VCB with VSS does quiesce exchange and sql when an image backup is taken, assuming you have installed the VSS provider installed with vmware tools (by default its not selected). check your windows event logs, you can see the SQL/Exchange quiesce events happening when a vcb backup runs.

W. Curtis Preston

I spent most of today looking into this (and I had OTHER things to do, so thanks for bringing this up...). I'll elaborate further about it on my blog at www.backupcentral.com . FWIW, this limitation of VMware is not found in its main competitor: Hyper-V. Hyper-V offers application-consistent, totally supported backups in Windows VMs for any application that has a VSS writer (e.g. SQL, Exchange, Sharepoint, and Oracle). This is the first major competitive advantage I've found of Hyper-V over VMware. And, frankly, I'm appalled that it exists, given that VMware completely rearchitected the product last year to include better backup support. This is just one of the reasons why Hyper-V gained 25 pts of market share last year.

W. Curtis Preston

What jarrad says is the first solid proof that VMware IS doing the right thing. I also agree with your updated "tentative" statement now -- and that it's so bad that this is not talked about or documented very much. And I take back my "appalled" comment above as well until this is verified one way or another.

# Directions for this task
According to the backup discussion, how many points of market share did Hyper-V gain last year?

(Data extracted from a collection)
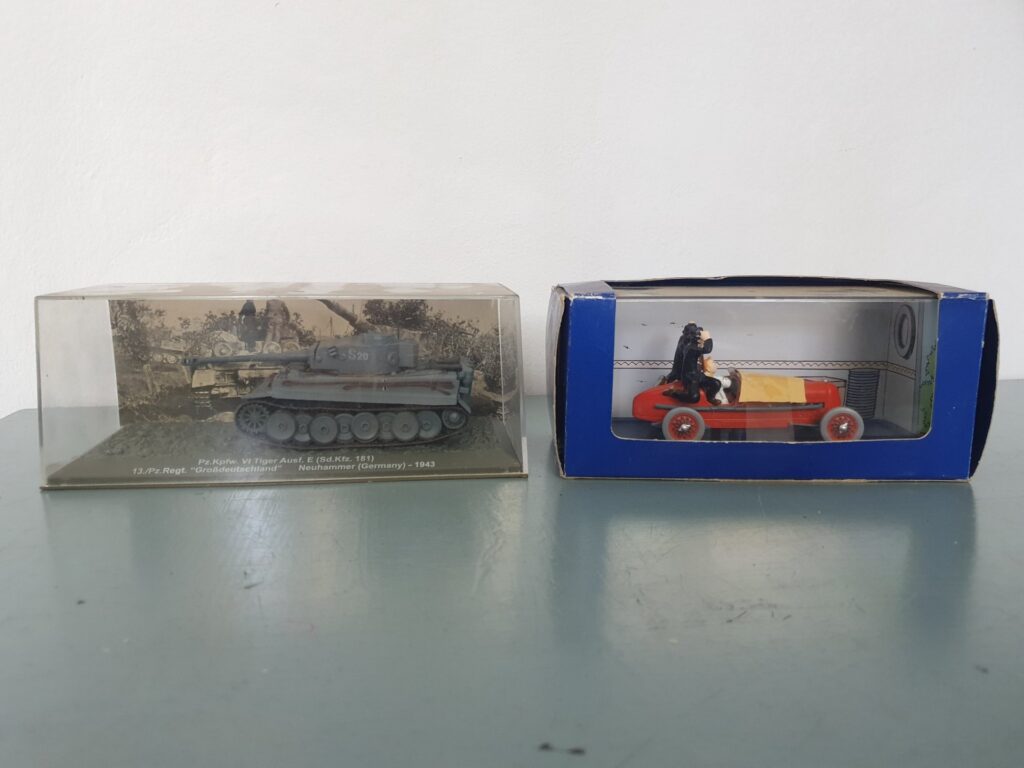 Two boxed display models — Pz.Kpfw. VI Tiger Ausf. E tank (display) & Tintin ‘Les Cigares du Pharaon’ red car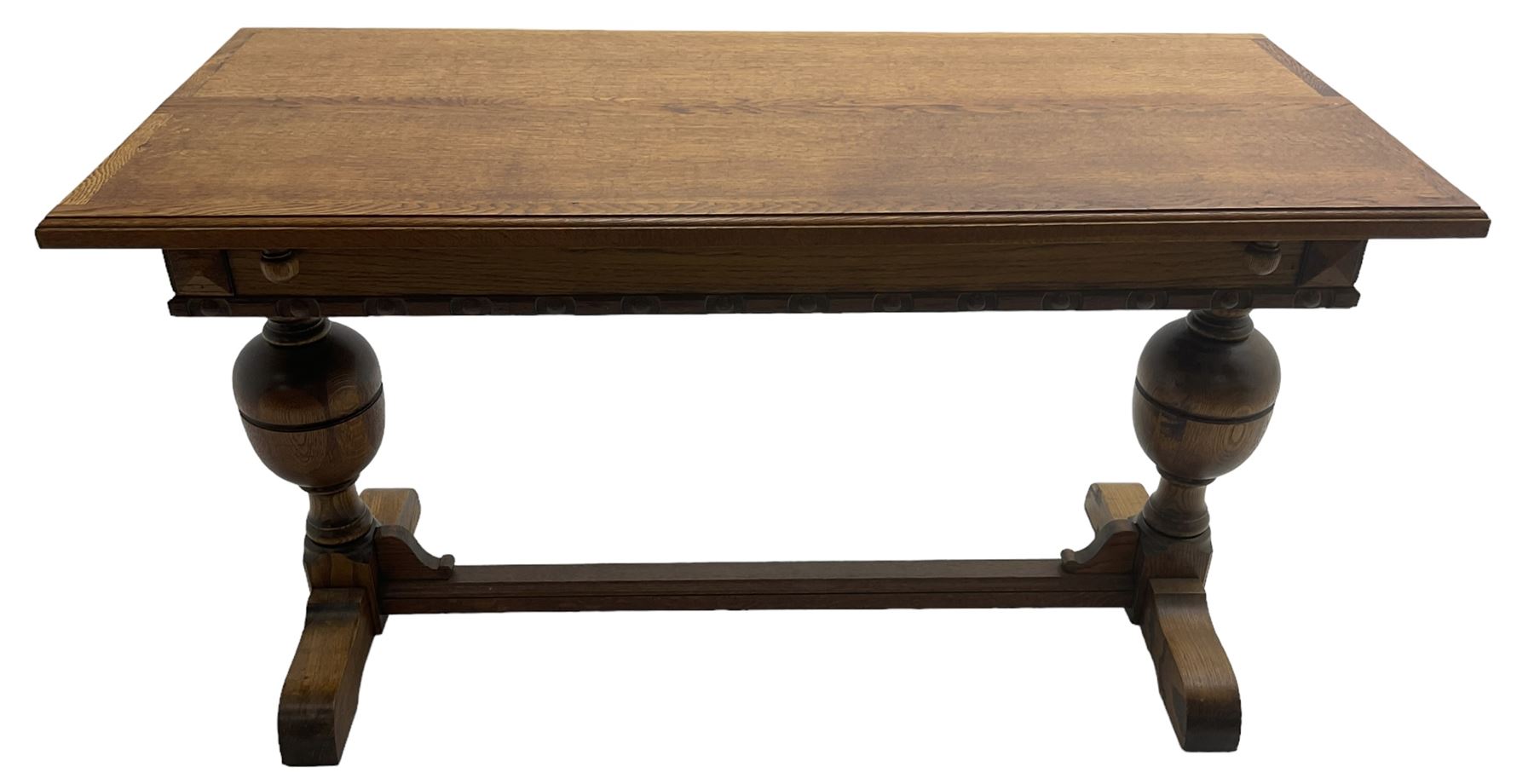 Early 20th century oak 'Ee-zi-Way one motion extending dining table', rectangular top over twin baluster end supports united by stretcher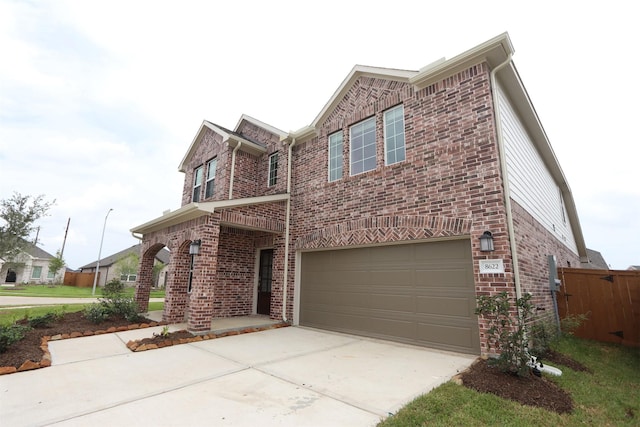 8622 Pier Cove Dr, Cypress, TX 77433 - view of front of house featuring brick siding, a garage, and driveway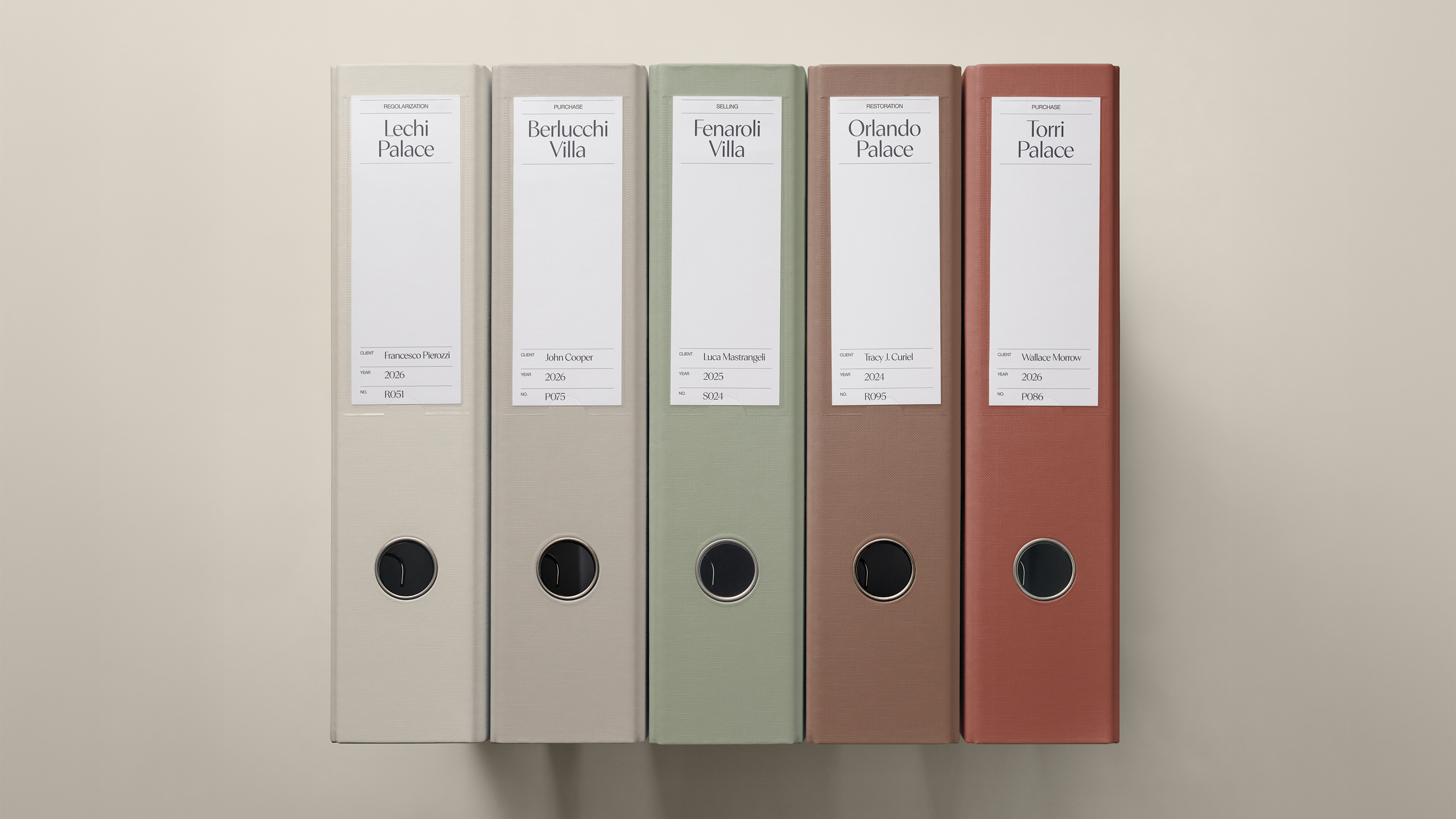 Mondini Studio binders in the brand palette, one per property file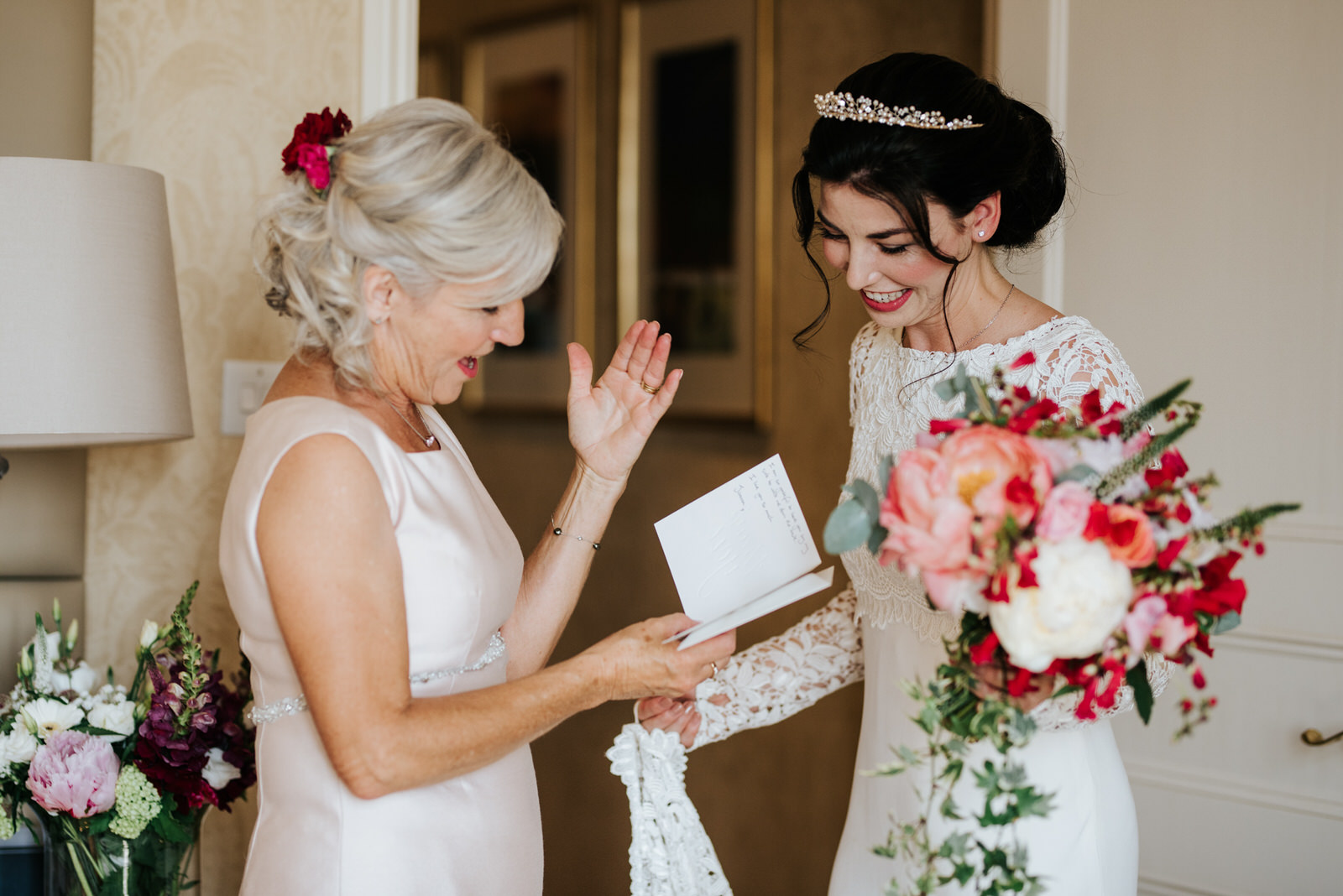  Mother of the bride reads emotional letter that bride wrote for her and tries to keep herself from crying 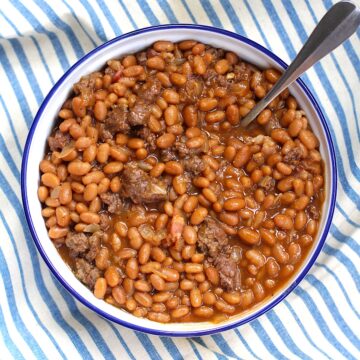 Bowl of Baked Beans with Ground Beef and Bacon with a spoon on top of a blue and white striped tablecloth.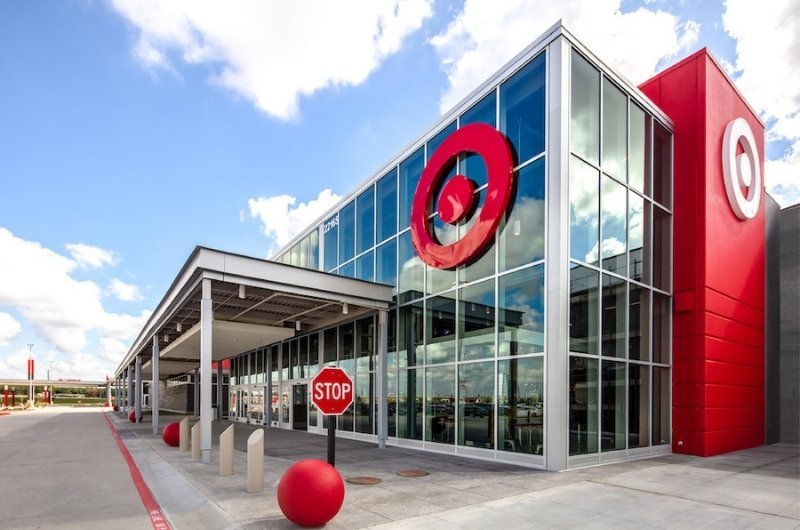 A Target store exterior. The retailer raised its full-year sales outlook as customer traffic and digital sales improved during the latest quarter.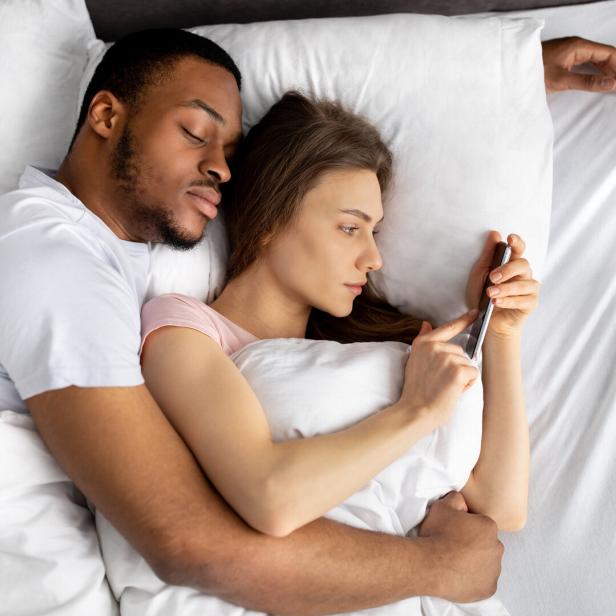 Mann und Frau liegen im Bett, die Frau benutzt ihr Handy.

# Completed task
Hyper-V gained 25 points of market share last year.